Records from a data collection:

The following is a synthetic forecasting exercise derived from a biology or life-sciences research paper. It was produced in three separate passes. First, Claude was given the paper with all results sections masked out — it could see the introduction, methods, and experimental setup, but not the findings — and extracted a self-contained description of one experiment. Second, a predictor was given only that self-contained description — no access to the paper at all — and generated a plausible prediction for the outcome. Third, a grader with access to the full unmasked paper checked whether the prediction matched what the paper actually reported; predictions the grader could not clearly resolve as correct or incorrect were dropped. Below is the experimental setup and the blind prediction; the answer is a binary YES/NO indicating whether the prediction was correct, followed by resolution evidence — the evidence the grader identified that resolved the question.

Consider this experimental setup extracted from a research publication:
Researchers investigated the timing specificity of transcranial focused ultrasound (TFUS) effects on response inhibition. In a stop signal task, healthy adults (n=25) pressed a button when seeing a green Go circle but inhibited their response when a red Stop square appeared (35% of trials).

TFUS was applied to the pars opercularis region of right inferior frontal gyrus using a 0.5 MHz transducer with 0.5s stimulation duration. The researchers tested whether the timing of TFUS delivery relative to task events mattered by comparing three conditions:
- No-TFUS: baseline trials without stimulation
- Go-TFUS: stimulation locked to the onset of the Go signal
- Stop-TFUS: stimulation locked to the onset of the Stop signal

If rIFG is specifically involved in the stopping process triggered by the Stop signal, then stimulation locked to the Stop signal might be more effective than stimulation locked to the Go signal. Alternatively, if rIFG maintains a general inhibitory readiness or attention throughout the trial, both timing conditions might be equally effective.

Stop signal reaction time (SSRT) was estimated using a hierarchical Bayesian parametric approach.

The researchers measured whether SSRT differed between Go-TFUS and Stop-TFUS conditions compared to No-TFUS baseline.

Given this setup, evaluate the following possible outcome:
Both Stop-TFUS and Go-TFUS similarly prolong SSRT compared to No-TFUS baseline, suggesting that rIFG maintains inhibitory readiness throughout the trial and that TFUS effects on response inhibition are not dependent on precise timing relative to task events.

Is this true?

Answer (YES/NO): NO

• What to do
Which of the lines above include the word "this"? Copy each of them.

• Expected answer
Consider this experimental setup extracted from a research publication:
Given this setup, evaluate the following possible outcome:
Is this true?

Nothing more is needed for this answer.